Par contre,  le grand danger est pour les primo-accédants qui ont voulu surfé sur la vague « Le Scellier » en empruntant 90%  du prix (ou même plus !).

En effet, dans ce dernier cas, une baisse de 10% des prix de l’immobilier correspond à une perte de 100% de l’apport personnel. De plus, sans les réductions d’impôts, le rendement peut facilement devenir négatif (il suffit que les intérêts payés soient supérieurs aux loyers reçus).

----------------

Pour ceux qui restent perplexes, voici un exemple un peu grossier, mais restant réaliste :

Prix du bien = 100.000€, apport personnel=10.000€, emprunt à 4% revenus locatifs=3%, réduction d’impôts=2,4%.

Si tout va bien, cela donne : (3+2,4)-4=1,4% sur 100.000 € = 1.400€ de revenus, soit 14% de rendement pour la première année (vis-à-vis des 10.000€ d’apport initial).

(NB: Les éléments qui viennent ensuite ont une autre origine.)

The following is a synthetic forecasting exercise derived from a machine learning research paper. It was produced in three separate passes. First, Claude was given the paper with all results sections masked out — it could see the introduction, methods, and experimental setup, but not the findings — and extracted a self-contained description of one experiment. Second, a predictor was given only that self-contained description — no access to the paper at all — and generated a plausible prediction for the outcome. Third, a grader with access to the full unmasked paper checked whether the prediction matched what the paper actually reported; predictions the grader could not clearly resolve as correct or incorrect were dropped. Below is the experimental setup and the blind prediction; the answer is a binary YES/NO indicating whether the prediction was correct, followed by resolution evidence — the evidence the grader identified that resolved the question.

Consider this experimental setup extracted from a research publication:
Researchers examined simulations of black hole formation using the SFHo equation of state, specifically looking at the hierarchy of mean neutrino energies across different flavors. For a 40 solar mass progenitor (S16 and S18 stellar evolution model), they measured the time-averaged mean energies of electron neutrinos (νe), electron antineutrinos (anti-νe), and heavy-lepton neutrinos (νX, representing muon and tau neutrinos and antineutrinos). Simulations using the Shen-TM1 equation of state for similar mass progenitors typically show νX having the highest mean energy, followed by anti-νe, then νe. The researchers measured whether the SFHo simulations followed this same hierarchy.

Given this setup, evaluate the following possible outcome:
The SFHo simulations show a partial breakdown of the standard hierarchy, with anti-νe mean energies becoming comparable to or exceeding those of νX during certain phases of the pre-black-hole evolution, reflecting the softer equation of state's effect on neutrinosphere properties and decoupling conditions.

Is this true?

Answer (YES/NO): NO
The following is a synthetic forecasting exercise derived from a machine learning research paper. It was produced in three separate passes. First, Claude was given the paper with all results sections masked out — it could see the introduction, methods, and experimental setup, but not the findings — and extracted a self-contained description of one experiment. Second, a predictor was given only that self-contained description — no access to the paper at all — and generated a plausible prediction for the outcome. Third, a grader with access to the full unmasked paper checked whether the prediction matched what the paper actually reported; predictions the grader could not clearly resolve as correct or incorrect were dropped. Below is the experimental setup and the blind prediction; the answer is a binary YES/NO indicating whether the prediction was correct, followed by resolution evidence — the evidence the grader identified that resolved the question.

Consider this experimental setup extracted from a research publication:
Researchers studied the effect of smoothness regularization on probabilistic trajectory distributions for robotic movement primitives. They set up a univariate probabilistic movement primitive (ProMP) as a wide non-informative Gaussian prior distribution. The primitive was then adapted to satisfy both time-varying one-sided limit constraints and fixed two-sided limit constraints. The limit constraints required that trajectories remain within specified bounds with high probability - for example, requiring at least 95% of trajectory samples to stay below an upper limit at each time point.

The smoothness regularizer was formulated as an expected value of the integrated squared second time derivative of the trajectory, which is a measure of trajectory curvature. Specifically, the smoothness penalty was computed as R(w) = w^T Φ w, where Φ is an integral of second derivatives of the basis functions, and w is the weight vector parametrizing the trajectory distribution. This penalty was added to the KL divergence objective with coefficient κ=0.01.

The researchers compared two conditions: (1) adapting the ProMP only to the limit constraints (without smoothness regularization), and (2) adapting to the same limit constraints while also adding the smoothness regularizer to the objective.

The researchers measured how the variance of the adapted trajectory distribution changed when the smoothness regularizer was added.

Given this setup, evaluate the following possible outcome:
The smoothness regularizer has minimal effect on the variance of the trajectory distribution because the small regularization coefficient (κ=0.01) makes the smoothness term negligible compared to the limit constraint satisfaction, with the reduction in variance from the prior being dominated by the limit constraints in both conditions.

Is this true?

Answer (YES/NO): NO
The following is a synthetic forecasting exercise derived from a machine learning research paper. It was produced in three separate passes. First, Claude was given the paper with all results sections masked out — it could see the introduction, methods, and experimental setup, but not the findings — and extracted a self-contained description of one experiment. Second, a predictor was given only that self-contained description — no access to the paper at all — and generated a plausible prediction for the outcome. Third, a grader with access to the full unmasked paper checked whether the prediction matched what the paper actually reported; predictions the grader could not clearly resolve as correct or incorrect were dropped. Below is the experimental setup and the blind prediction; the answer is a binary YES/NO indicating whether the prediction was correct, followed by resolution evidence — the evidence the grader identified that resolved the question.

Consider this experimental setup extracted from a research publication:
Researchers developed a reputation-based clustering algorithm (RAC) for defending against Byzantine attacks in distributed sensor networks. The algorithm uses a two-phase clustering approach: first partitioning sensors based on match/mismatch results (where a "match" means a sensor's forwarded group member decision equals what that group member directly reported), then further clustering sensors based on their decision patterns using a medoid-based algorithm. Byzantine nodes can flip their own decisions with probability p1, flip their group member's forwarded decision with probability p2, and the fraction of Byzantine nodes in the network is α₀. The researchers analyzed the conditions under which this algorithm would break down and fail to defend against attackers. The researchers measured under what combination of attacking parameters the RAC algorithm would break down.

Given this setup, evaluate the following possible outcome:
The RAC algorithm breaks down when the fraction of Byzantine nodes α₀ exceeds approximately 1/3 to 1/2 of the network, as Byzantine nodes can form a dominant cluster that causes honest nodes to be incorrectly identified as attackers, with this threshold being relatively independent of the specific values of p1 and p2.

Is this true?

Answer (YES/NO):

Par contre, si les prix de l’immobilier chutent de 10% seulement (ce qui est très raisonnable), la valeur du bien passe de 100.000€ à 90.000€, mais la somme originalement empruntée reste égale à 90.000€ (l’apport personnel était de 10.000€). Ce qui vous appartient réellement c’est 90.000€ d’immobilier moins 90.000€ de dettes = …suspens… zéro !

Cette perte de 100% du capital investit peut très largement s’aggraver. En effet si vous avez le malheur de perdre votre emploi, il est fort probable que vous ne payiez plus d’impôts et donc les réductions qui étaient initialement comptées comme des « gains » ne doivent plus apparaître dans le calcul du rendement. Ce qui donne désormais 3% de loyers – 4% d’intérêts = -1% soit -1.000€ par an. Oui, en plus d’avoir perdu 100% de la mise de départ vous risquez de devoir payer dans le vent 1.000€ par an.